Quoi qu’il en soit, la démocratie ne se consolidera que si nous, les citoyens, sortons des illusions actuelles et en particulier de la croyance en l’homme providentiel, omnipotent et omniscient. Les institutions auraient intérêt à promouvoir la collégialité là où le pouvoir personnel domine. Les processus délibératifs également pourraient gagner en qualité. Jean-Jacques Rousseau, dans Le Contrat social, constatait que « plus le concert règne dans les assemblées, c’est-à-dire plus les avis approchent de l’unanimité, plus aussi la volonté générale est dominante, mais les longs débats, les dissensions, le tumulte annoncent l’ascendant des intérêts particuliers et le déclin de l’Etat ».
Quand on entend parler de discipline de vote à l’Assemblée nationale ou au Sénat, on comprend en effet que les logiques partisanes l’ont emporté sur l’intérêt général. David Van Reybrouck rapporte des expériences intéressantes pour améliorer la qualité des processus délibératifs. Il y a aussi une exigence accrue de transparence. Certains ténors de la vie politique dénoncent la tyrannie de la transparence. La transparence est pourtant la contrepartie légitime de la confiance que les électeurs placent dans les femmes et les hommes politiques à qui ils délèguent le pouvoir de décider.
Les citoyens sont en droit d’exiger cette contrepartie. Si elle apparaît tyrannique à certains, qu’ils changent de métier !
N’oublions cependant jamais que les dérives de la classe politique que chacun aime dénoncer sont celles que nous rendons possibles. La classe politique n’est qu’une émanation de ce que nous sommes. Après l’élection de Donald Trump aux Etats-Unis, les ventes du livre 1984 de George Orwell ont explosé. Ce dernier avait une intuition remarquable pour se projeter dans le futur. Il était aussi d’une lucidité implacable : « Un peuple qui élit des corrompus, des renégats, des imposteurs, des voleurs et des traîtres n’est pas victime, il est complice. »

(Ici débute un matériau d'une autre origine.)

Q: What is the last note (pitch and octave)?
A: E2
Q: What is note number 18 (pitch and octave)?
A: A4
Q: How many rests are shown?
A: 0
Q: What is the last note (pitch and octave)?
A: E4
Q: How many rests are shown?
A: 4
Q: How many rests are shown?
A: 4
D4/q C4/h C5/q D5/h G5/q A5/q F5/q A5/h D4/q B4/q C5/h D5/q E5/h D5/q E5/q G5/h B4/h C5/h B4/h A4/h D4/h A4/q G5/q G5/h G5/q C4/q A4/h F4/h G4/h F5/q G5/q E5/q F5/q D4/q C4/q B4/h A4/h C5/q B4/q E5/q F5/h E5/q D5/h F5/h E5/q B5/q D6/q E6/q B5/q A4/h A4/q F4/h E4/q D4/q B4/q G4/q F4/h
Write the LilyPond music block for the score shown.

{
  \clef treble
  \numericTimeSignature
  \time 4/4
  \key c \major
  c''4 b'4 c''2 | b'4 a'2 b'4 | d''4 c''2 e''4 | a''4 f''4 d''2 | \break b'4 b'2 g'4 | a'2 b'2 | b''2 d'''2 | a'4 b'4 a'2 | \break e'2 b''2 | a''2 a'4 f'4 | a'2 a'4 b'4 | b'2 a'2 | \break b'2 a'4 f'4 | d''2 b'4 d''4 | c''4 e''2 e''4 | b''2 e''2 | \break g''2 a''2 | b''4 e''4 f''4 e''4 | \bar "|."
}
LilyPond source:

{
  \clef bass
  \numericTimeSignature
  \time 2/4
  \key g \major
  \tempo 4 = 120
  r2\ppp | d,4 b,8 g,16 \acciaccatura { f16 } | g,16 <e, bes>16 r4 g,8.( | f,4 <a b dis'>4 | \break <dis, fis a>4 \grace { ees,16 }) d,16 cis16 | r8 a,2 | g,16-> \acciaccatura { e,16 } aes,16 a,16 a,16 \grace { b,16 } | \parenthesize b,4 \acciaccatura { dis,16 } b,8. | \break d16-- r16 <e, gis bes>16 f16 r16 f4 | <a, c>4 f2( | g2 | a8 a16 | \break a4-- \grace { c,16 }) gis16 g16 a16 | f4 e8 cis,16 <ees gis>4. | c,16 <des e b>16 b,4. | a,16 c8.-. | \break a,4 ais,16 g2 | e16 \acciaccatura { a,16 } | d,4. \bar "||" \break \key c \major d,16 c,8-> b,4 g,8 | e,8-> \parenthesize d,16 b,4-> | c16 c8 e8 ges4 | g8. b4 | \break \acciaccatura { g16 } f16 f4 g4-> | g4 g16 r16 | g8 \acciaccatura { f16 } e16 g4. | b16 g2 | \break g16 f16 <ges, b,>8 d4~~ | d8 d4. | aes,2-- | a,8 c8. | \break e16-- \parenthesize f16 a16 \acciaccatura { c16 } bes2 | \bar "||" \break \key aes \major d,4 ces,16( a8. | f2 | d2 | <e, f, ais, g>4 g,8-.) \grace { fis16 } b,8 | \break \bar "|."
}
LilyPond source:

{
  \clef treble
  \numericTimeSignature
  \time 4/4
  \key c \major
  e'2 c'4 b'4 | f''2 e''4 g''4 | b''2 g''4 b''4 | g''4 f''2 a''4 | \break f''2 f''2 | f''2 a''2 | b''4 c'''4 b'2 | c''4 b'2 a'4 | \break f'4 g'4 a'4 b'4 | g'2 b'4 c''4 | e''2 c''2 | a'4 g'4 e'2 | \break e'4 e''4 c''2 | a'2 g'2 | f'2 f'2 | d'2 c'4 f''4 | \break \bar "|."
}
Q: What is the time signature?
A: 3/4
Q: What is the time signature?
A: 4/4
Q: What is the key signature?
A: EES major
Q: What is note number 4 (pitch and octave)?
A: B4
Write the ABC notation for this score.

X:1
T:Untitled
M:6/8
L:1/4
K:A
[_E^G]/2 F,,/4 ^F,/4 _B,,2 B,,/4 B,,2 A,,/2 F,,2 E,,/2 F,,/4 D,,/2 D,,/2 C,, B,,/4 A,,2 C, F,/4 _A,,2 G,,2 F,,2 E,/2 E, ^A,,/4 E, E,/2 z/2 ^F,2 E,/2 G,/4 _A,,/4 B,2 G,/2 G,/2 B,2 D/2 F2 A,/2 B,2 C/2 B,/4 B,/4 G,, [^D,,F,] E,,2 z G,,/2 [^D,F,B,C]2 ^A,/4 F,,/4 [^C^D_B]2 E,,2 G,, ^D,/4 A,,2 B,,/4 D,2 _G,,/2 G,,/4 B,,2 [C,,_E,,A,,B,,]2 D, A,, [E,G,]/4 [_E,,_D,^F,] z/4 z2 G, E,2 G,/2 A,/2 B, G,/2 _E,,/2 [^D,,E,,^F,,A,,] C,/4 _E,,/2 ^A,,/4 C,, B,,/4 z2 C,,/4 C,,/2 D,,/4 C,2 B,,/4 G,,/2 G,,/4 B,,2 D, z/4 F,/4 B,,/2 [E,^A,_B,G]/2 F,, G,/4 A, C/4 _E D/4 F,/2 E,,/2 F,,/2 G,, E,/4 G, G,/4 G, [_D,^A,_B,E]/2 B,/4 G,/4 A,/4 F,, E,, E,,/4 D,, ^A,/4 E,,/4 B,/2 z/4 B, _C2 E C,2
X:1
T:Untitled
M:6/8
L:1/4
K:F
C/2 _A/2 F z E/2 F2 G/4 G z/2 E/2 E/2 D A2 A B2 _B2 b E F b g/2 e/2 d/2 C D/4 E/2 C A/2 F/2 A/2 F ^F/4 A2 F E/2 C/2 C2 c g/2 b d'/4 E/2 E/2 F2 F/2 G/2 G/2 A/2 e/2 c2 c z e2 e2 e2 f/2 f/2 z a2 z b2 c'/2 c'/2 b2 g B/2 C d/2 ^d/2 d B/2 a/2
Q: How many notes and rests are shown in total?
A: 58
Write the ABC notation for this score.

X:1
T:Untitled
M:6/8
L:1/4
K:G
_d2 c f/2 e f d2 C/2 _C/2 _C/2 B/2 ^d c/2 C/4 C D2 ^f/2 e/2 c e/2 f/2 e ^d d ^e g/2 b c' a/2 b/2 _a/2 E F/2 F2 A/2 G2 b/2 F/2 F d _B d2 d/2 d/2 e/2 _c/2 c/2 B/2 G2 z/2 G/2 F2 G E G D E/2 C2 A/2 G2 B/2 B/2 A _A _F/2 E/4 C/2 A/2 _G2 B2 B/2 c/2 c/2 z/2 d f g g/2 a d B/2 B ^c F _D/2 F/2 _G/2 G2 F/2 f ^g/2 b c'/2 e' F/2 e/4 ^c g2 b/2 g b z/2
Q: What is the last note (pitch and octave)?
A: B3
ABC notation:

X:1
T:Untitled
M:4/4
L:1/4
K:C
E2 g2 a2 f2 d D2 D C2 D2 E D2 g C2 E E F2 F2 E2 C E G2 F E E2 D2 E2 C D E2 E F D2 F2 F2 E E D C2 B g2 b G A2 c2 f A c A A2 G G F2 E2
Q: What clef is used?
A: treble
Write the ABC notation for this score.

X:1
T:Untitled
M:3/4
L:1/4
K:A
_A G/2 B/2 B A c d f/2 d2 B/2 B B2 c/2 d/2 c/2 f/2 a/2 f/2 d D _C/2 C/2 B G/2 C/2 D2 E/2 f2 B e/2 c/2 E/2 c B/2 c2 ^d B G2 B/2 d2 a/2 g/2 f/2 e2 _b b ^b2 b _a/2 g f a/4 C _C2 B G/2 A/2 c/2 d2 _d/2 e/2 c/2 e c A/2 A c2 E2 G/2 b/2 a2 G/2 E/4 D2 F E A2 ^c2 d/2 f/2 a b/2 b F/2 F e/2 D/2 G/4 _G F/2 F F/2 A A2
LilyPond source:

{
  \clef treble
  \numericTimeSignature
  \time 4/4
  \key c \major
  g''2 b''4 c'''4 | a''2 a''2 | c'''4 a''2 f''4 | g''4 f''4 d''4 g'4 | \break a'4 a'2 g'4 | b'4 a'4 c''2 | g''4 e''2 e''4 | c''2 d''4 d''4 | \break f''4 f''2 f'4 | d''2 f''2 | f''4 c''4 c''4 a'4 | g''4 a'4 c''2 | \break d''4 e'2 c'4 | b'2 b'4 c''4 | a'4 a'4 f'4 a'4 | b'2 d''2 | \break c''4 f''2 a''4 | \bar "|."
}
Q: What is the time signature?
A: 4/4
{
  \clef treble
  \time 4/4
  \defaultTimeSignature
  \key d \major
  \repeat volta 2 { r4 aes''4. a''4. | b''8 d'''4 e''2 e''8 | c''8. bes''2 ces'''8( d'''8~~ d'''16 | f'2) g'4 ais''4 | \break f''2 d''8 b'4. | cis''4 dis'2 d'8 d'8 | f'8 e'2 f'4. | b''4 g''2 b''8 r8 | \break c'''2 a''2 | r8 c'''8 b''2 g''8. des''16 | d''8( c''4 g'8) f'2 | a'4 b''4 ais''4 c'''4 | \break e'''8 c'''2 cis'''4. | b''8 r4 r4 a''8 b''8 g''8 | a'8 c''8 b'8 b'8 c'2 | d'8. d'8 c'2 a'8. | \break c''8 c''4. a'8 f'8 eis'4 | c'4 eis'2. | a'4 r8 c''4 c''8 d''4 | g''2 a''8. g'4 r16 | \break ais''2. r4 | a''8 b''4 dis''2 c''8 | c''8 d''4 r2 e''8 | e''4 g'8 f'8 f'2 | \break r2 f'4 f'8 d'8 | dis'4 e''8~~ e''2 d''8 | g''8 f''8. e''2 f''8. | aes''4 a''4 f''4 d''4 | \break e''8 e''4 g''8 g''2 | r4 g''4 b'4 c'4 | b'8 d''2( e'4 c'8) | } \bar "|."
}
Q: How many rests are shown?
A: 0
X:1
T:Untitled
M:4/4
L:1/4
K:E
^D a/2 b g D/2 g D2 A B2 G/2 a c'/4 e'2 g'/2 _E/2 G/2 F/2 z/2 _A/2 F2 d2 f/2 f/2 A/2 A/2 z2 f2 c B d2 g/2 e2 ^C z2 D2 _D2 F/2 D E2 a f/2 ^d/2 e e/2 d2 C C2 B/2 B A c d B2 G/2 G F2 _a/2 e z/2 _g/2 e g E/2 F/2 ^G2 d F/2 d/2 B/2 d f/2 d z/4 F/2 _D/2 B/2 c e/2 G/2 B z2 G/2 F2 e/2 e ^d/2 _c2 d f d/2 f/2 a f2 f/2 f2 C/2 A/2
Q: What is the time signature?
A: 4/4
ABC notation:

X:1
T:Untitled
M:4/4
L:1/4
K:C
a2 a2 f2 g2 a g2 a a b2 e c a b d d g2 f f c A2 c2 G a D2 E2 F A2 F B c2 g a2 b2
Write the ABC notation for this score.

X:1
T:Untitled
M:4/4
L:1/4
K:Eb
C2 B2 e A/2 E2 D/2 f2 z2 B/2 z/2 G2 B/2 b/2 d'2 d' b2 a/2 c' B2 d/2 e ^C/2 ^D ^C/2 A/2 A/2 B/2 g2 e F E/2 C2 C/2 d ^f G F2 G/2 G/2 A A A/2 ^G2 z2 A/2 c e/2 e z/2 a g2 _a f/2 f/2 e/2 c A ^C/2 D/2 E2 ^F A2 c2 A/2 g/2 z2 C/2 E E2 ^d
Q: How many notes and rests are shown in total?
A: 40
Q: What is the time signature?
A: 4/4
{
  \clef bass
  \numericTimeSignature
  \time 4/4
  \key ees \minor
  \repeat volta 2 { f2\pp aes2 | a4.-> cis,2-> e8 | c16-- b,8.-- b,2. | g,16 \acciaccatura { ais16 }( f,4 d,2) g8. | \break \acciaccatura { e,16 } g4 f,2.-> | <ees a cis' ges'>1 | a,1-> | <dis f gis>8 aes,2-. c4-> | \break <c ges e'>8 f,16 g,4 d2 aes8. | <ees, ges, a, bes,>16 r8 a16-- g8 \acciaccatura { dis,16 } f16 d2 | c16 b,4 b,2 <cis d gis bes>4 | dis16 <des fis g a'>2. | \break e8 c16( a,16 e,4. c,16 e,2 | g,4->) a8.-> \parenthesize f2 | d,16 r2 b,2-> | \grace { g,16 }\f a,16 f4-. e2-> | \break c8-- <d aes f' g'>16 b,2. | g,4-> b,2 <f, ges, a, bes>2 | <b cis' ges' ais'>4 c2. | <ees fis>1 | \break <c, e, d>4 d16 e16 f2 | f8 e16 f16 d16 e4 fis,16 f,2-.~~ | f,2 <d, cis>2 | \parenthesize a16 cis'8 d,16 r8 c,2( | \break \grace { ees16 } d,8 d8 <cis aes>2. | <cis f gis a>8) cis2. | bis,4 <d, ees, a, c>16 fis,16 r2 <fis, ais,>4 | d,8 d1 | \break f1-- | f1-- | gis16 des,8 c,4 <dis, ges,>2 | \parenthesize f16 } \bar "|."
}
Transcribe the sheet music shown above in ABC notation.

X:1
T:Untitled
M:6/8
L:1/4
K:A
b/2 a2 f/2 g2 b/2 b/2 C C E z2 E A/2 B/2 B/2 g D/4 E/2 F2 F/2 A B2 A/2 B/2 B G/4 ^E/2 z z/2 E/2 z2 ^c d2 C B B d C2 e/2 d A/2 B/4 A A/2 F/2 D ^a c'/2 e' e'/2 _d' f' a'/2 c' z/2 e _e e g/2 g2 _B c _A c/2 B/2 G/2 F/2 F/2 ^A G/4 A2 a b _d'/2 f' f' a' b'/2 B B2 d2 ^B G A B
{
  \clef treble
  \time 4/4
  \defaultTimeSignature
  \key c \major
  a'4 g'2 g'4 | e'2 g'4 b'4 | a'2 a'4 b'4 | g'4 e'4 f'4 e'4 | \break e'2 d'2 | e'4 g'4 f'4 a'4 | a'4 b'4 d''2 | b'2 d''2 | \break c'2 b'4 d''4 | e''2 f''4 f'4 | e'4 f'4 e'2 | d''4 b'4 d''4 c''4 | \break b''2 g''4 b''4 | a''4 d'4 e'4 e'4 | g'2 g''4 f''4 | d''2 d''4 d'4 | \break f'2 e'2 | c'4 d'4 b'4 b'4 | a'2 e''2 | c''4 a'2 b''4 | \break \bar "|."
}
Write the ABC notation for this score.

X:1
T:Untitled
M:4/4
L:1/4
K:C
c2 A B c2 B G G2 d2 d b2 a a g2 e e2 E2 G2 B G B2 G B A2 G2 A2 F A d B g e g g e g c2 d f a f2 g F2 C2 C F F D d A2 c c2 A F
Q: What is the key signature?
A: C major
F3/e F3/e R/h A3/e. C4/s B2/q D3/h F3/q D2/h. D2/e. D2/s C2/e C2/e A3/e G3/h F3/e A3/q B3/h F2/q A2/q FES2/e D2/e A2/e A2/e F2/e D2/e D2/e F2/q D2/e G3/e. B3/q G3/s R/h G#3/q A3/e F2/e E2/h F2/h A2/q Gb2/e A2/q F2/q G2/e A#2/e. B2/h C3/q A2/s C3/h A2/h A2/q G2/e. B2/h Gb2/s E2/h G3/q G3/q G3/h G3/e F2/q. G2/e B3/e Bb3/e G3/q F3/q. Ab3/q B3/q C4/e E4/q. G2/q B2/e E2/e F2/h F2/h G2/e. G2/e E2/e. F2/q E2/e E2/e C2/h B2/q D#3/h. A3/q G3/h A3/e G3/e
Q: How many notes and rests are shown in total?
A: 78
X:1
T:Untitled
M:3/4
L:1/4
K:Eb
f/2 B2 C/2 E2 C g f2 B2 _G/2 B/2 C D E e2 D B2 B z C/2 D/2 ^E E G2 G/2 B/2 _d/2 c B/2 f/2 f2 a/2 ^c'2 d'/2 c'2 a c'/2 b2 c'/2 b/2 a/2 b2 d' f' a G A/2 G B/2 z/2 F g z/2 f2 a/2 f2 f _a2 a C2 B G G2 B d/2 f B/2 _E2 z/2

En Afrique, l’Occident promeut la démocratie en faisant de l’élection l’alpha et l’oméga de ce système politique au point de parfois tomber dans le fétichisme électoral. Et si l’élection ne correspondait pas aux enjeux africains d’aujourd’hui et de demain ? L’essai de David Van Reybrouck ouvre un nouveau champ de réflexion pour les démocrates africains qui pourraient saisir cette occasion pour créer un modèle politique africain innovant et donner une leçon à ceux qui leur en donnent depuis tant d’années.